**Records supplied:**
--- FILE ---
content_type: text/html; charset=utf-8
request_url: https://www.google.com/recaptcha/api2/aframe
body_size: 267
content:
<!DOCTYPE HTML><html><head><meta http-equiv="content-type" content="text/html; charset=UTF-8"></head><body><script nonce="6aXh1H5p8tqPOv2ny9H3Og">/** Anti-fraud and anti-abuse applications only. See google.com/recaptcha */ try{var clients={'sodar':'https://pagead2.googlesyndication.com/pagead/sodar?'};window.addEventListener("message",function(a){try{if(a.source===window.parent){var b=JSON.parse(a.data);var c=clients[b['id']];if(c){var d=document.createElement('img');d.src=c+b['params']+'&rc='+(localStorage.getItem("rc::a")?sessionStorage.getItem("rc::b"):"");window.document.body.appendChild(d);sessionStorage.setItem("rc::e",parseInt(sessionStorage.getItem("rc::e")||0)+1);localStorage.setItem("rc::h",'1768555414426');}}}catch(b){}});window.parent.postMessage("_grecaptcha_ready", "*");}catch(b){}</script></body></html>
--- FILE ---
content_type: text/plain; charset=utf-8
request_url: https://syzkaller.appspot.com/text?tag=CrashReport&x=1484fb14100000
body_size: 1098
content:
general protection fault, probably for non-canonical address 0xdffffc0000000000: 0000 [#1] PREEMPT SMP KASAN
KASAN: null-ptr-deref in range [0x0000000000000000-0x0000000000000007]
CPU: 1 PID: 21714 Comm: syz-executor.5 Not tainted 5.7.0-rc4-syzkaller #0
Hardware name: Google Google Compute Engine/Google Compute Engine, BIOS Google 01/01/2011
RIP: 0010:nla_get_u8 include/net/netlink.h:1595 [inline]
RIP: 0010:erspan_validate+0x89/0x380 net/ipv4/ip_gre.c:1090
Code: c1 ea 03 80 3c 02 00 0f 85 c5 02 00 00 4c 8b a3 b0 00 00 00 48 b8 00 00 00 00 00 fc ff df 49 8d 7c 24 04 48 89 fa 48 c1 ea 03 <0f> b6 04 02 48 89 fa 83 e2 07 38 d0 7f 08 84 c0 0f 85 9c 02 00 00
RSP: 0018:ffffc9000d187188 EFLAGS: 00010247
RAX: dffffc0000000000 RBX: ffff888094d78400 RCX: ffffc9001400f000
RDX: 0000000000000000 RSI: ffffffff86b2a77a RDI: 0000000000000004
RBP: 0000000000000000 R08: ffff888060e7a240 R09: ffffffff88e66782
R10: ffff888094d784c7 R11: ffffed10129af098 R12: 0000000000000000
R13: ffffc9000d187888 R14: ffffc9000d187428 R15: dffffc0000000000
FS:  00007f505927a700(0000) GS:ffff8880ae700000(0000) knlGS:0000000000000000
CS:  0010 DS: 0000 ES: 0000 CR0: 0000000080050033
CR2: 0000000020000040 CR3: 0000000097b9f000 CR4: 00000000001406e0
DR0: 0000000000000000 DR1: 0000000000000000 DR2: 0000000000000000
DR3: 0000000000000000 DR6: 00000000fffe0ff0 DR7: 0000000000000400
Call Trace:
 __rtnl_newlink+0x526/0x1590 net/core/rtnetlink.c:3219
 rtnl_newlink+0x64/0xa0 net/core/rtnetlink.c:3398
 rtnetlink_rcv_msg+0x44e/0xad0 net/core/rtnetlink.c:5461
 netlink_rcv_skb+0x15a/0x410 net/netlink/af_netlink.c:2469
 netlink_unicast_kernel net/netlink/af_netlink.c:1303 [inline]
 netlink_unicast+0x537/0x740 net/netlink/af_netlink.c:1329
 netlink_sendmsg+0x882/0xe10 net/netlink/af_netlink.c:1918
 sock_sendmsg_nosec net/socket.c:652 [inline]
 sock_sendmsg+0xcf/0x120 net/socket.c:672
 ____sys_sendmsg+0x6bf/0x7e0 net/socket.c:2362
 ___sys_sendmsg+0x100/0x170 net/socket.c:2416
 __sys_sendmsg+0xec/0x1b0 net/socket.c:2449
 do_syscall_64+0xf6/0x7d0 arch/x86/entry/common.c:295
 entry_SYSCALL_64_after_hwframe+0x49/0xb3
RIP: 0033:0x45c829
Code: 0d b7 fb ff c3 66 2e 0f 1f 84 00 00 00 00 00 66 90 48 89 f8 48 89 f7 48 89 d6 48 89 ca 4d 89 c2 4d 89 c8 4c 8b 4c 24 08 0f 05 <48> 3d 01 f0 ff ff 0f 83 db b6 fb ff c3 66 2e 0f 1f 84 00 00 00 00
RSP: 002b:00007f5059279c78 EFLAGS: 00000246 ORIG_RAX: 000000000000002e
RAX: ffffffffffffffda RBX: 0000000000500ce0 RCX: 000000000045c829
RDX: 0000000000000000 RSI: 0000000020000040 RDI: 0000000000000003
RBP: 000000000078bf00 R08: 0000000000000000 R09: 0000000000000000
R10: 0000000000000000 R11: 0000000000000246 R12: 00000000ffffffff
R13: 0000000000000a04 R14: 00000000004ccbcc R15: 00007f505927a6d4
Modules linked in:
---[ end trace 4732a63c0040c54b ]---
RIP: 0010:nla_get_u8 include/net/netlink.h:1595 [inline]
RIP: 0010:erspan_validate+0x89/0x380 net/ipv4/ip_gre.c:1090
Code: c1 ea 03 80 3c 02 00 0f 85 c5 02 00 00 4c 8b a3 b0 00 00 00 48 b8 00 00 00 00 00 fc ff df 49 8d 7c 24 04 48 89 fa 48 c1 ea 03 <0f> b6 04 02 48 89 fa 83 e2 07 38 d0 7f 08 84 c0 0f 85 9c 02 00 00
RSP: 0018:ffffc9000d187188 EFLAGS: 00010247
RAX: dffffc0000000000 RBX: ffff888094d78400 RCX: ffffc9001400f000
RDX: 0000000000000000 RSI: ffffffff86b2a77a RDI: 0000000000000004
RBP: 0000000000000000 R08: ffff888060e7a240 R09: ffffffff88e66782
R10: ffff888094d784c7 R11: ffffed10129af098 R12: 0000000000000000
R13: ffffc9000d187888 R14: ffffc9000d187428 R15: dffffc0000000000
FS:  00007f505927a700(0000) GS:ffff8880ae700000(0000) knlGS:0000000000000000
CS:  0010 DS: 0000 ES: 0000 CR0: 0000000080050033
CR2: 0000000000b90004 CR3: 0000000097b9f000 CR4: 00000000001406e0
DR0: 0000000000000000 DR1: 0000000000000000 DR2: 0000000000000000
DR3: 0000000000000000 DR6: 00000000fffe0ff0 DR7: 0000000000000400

**Work to complete:** All of the records above should be given again exactly as written.

**Answer box:**
--- FILE ---
content_type: text/html; charset=utf-8
request_url: https://www.google.com/recaptcha/api2/aframe
body_size: 267
content:
<!DOCTYPE HTML><html><head><meta http-equiv="content-type" content="text/html; charset=UTF-8"></head><body><script nonce="6aXh1H5p8tqPOv2ny9H3Og">/** Anti-fraud and anti-abuse applications only. See google.com/recaptcha */ try{var clients={'sodar':'https://pagead2.googlesyndication.com/pagead/sodar?'};window.addEventListener("message",function(a){try{if(a.source===window.parent){var b=JSON.parse(a.data);var c=clients[b['id']];if(c){var d=document.createElement('img');d.src=c+b['params']+'&rc='+(localStorage.getItem("rc::a")?sessionStorage.getItem("rc::b"):"");window.document.body.appendChild(d);sessionStorage.setItem("rc::e",parseInt(sessionStorage.getItem("rc::e")||0)+1);localStorage.setItem("rc::h",'1768555414426');}}}catch(b){}});window.parent.postMessage("_grecaptcha_ready", "*");}catch(b){}</script></body></html>
--- FILE ---
content_type: text/plain; charset=utf-8
request_url: https://syzkaller.appspot.com/text?tag=CrashReport&x=1484fb14100000
body_size: 1098
content:
general protection fault, probably for non-canonical address 0xdffffc0000000000: 0000 [#1] PREEMPT SMP KASAN
KASAN: null-ptr-deref in range [0x0000000000000000-0x0000000000000007]
CPU: 1 PID: 21714 Comm: syz-executor.5 Not tainted 5.7.0-rc4-syzkaller #0
Hardware name: Google Google Compute Engine/Google Compute Engine, BIOS Google 01/01/2011
RIP: 0010:nla_get_u8 include/net/netlink.h:1595 [inline]
RIP: 0010:erspan_validate+0x89/0x380 net/ipv4/ip_gre.c:1090
Code: c1 ea 03 80 3c 02 00 0f 85 c5 02 00 00 4c 8b a3 b0 00 00 00 48 b8 00 00 00 00 00 fc ff df 49 8d 7c 24 04 48 89 fa 48 c1 ea 03 <0f> b6 04 02 48 89 fa 83 e2 07 38 d0 7f 08 84 c0 0f 85 9c 02 00 00
RSP: 0018:ffffc9000d187188 EFLAGS: 00010247
RAX: dffffc0000000000 RBX: ffff888094d78400 RCX: ffffc9001400f000
RDX: 0000000000000000 RSI: ffffffff86b2a77a RDI: 0000000000000004
RBP: 0000000000000000 R08: ffff888060e7a240 R09: ffffffff88e66782
R10: ffff888094d784c7 R11: ffffed10129af098 R12: 0000000000000000
R13: ffffc9000d187888 R14: ffffc9000d187428 R15: dffffc0000000000
FS:  00007f505927a700(0000) GS:ffff8880ae700000(0000) knlGS:0000000000000000
CS:  0010 DS: 0000 ES: 0000 CR0: 0000000080050033
CR2: 0000000020000040 CR3: 0000000097b9f000 CR4: 00000000001406e0
DR0: 0000000000000000 DR1: 0000000000000000 DR2: 0000000000000000
DR3: 0000000000000000 DR6: 00000000fffe0ff0 DR7: 0000000000000400
Call Trace:
 __rtnl_newlink+0x526/0x1590 net/core/rtnetlink.c:3219
 rtnl_newlink+0x64/0xa0 net/core/rtnetlink.c:3398
 rtnetlink_rcv_msg+0x44e/0xad0 net/core/rtnetlink.c:5461
 netlink_rcv_skb+0x15a/0x410 net/netlink/af_netlink.c:2469
 netlink_unicast_kernel net/netlink/af_netlink.c:1303 [inline]
 netlink_unicast+0x537/0x740 net/netlink/af_netlink.c:1329
 netlink_sendmsg+0x882/0xe10 net/netlink/af_netlink.c:1918
 sock_sendmsg_nosec net/socket.c:652 [inline]
 sock_sendmsg+0xcf/0x120 net/socket.c:672
 ____sys_sendmsg+0x6bf/0x7e0 net/socket.c:2362
 ___sys_sendmsg+0x100/0x170 net/socket.c:2416
 __sys_sendmsg+0xec/0x1b0 net/socket.c:2449
 do_syscall_64+0xf6/0x7d0 arch/x86/entry/common.c:295
 entry_SYSCALL_64_after_hwframe+0x49/0xb3
RIP: 0033:0x45c829
Code: 0d b7 fb ff c3 66 2e 0f 1f 84 00 00 00 00 00 66 90 48 89 f8 48 89 f7 48 89 d6 48 89 ca 4d 89 c2 4d 89 c8 4c 8b 4c 24 08 0f 05 <48> 3d 01 f0 ff ff 0f 83 db b6 fb ff c3 66 2e 0f 1f 84 00 00 00 00
RSP: 002b:00007f5059279c78 EFLAGS: 00000246 ORIG_RAX: 000000000000002e
RAX: ffffffffffffffda RBX: 0000000000500ce0 RCX: 000000000045c829
RDX: 0000000000000000 RSI: 0000000020000040 RDI: 0000000000000003
RBP: 000000000078bf00 R08: 0000000000000000 R09: 0000000000000000
R10: 0000000000000000 R11: 0000000000000246 R12: 00000000ffffffff
R13: 0000000000000a04 R14: 00000000004ccbcc R15: 00007f505927a6d4
Modules linked in:
---[ end trace 4732a63c0040c54b ]---
RIP: 0010:nla_get_u8 include/net/netlink.h:1595 [inline]
RIP: 0010:erspan_validate+0x89/0x380 net/ipv4/ip_gre.c:1090
Code: c1 ea 03 80 3c 02 00 0f 85 c5 02 00 00 4c 8b a3 b0 00 00 00 48 b8 00 00 00 00 00 fc ff df 49 8d 7c 24 04 48 89 fa 48 c1 ea 03 <0f> b6 04 02 48 89 fa 83 e2 07 38 d0 7f 08 84 c0 0f 85 9c 02 00 00
RSP: 0018:ffffc9000d187188 EFLAGS: 00010247
RAX: dffffc0000000000 RBX: ffff888094d78400 RCX: ffffc9001400f000
RDX: 0000000000000000 RSI: ffffffff86b2a77a RDI: 0000000000000004
RBP: 0000000000000000 R08: ffff888060e7a240 R09: ffffffff88e66782
R10: ffff888094d784c7 R11: ffffed10129af098 R12: 0000000000000000
R13: ffffc9000d187888 R14: ffffc9000d187428 R15: dffffc0000000000
FS:  00007f505927a700(0000) GS:ffff8880ae700000(0000) knlGS:0000000000000000
CS:  0010 DS: 0000 ES: 0000 CR0: 0000000080050033
CR2: 0000000000b90004 CR3: 0000000097b9f000 CR4: 00000000001406e0
DR0: 0000000000000000 DR1: 0000000000000000 DR2: 0000000000000000
DR3: 0000000000000000 DR6: 00000000fffe0ff0 DR7: 0000000000000400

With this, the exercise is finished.